### Exercise inputs
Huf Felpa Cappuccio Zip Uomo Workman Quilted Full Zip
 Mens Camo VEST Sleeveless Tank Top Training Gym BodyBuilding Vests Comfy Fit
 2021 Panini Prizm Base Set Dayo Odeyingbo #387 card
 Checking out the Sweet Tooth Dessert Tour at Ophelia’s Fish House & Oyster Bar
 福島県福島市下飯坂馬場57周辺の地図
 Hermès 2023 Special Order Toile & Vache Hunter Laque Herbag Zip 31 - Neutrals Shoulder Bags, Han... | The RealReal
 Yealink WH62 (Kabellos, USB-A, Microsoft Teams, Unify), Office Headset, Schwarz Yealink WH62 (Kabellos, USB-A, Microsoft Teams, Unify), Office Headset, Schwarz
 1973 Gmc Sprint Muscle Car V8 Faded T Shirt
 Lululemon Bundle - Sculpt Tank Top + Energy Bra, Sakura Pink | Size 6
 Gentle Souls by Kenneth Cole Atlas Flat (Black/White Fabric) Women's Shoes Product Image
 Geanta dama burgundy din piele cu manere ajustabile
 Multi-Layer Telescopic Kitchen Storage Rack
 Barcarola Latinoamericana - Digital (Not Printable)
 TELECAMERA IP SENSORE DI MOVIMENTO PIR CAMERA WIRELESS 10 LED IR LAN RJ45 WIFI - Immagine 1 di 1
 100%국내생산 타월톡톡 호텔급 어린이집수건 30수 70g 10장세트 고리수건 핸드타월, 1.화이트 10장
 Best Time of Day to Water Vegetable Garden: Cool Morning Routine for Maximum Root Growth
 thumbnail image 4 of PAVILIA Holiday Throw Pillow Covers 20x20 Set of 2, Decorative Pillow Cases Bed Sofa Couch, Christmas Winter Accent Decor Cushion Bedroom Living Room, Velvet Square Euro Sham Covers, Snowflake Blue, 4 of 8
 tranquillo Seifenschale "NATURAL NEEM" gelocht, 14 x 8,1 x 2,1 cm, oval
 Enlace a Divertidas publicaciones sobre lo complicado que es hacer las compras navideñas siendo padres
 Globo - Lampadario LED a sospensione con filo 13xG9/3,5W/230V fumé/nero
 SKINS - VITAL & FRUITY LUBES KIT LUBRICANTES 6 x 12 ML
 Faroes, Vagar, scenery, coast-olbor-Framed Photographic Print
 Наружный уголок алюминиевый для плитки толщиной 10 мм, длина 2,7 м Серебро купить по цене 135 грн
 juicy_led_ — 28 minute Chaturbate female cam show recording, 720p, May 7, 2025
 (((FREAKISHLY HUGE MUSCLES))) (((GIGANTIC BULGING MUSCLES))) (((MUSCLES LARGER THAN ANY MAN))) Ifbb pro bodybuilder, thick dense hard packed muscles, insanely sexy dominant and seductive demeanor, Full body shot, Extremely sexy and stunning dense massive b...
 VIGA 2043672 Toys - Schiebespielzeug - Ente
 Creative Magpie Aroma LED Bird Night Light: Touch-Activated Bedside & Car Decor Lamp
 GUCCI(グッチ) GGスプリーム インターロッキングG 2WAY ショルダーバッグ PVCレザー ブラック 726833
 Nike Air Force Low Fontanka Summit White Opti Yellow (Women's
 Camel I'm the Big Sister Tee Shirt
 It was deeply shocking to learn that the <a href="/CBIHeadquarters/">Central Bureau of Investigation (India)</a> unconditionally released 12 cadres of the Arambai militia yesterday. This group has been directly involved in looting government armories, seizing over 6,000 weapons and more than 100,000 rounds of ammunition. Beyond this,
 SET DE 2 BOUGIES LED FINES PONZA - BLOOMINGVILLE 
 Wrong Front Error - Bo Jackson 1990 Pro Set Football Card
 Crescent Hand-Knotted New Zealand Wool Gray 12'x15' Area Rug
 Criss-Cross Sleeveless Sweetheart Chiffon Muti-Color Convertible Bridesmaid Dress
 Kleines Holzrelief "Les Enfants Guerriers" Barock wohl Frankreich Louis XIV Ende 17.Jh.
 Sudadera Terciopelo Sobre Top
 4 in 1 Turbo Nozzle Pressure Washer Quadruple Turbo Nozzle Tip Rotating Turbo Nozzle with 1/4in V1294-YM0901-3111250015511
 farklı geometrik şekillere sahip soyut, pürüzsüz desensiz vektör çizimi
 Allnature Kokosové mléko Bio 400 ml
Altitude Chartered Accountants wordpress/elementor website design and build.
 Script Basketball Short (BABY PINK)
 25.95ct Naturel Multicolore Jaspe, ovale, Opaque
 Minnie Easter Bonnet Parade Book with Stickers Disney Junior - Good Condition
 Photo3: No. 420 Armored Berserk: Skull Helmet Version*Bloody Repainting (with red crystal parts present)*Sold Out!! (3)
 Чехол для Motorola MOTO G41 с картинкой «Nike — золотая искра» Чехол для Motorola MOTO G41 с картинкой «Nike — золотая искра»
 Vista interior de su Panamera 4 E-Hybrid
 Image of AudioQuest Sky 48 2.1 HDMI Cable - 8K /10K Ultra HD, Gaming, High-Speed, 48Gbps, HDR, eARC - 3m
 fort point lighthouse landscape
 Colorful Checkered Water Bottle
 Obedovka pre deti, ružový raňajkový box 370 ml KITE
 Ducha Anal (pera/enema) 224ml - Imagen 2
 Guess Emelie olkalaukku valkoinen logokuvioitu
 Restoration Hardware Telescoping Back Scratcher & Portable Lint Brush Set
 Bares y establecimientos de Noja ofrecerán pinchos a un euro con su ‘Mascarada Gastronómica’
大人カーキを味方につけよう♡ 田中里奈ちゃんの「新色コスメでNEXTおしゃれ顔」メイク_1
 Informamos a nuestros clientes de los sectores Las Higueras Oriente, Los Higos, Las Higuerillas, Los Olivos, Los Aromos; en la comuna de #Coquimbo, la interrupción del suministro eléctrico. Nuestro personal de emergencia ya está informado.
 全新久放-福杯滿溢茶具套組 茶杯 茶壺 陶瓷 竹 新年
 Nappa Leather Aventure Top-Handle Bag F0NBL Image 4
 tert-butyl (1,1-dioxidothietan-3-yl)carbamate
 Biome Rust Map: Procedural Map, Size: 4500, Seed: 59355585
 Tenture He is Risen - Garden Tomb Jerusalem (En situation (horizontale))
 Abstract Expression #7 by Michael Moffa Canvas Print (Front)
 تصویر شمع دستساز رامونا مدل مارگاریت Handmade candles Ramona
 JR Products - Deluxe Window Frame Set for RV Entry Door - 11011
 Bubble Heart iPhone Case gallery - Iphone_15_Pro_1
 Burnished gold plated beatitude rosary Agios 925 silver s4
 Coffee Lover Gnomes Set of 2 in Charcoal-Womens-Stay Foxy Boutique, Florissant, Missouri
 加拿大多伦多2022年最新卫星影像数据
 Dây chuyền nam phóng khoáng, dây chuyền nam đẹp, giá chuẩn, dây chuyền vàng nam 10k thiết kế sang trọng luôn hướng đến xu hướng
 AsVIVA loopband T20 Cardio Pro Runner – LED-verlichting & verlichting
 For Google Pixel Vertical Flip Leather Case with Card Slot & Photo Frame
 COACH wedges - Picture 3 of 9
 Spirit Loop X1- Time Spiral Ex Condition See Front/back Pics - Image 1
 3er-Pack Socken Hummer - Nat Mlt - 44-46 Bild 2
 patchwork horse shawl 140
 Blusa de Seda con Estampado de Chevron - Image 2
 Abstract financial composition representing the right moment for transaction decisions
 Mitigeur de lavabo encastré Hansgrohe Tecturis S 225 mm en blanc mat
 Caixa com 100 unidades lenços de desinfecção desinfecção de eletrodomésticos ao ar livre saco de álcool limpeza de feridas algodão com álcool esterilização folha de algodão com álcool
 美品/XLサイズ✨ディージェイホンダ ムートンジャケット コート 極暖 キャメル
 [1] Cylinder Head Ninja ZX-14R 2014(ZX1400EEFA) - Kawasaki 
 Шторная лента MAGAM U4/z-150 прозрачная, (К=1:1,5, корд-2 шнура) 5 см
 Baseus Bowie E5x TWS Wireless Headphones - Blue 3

### Task details
In the data above, find the line that contains "Allnature Kokosové mléko Bio 400 ml" and the line that contains "Image of AudioQuest". Repeat exactly those lines and every line between them, and only those.

### Answer to this exercise
 Allnature Kokosové mléko Bio 400 ml
Altitude Chartered Accountants wordpress/elementor website design and build.
 Script Basketball Short (BABY PINK)
 25.95ct Naturel Multicolore Jaspe, ovale, Opaque
 Minnie Easter Bonnet Parade Book with Stickers Disney Junior - Good Condition
 Photo3: No. 420 Armored Berserk: Skull Helmet Version*Bloody Repainting (with red crystal parts present)*Sold Out!! (3)
 Чехол для Motorola MOTO G41 с картинкой «Nike — золотая искра» Чехол для Motorola MOTO G41 с картинкой «Nike — золотая искра»
 Vista interior de su Panamera 4 E-Hybrid
 Image of AudioQuest Sky 48 2.1 HDMI Cable - 8K /10K Ultra HD, Gaming, High-Speed, 48Gbps, HDR, eARC - 3m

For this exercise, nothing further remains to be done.